REACT SHOCK trial protocol and analysis plan—a multicenter randomised controlled trial comparing individualised blood pressure target versus standard blood pressure target among critically ill patients with shock
Background Critically ill patients with shock receiving vasopressor or inotrope therapy in ICU are often exposed to relative hypotension, which is quantified as percentage blood pressure deficit relative to usual pre-illness blood pressure. Whether minimising such blood pressure deficit, by adjusting blood pressure targets according to patients’ pre-illness blood pressure (individualised blood pressure target strategy), can improve clinical outcomes remains unclear. Therefore, we are conducting a multicenter randomised controlled trial, the REACT SHOCK RCT, comparing individualised blood pressure targets to standard care among critically ill patients with shock.
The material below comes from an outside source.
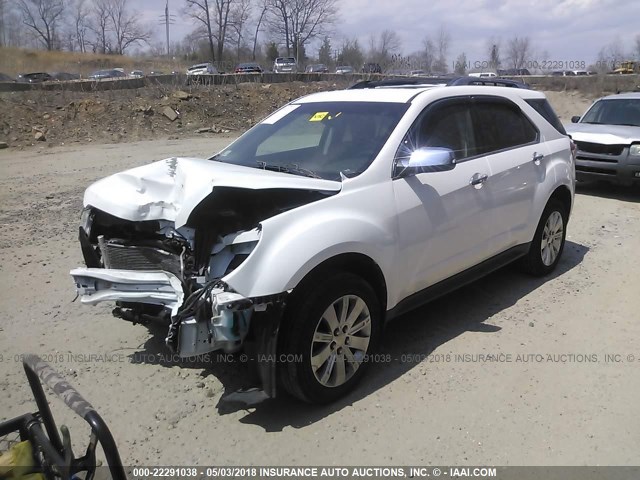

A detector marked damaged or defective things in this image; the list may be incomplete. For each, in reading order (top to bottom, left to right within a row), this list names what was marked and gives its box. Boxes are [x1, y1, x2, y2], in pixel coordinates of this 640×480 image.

Methods The REACT SHOCK RCT is an international, multicenter, parallel-group, randomised, standard-care controlled, clinical superiority trial that will be conducted in up to 35 ICUs in Australia, Ireland, Singapore, UK and USA. In total, 1260 patients, receiving vasopressor therapy for non-haemorrhagic shock in ICU, will be randomly assigned to individualised mean arterial blood pressure (MAP) targets (determined as an average of 2–5 recent pre-illness blood pressure readings within last 3 years, with a MAP target range of 55 to 95 mmHg) or standard care (default MAP target of 65 mmHg) in a 1:1 ratio. The REACT SHOCK RCT is anticipated to complete recruitment by 2028. The primary endpoint is all-cause 14-day mortality. Secondary endpoints are major adverse kidney events by day 14, all-cause 90-day mortality, survival time to 14 days and 90 days, and renal replacement therapy free days by day 28. Discussion The REACT SHOCK RCT is the first international multicenter randomised clinical trial designed to ascertain whether an individualised blood pressure target strategy is superior to standard care for critically ill patients with shock. This trial will generate evidence that may influence current recommendations for MAP targets during management of shock in ICU. The pre-specified protocol summary and statistical analysis plan are presented here. Trial registration Prospectively registered on Australian and New Zealand Clinical Trials Registry (ANZCTRN 12623000044628); ClinicalTrials.gov ID NCT05850962 dated 29th April 2023.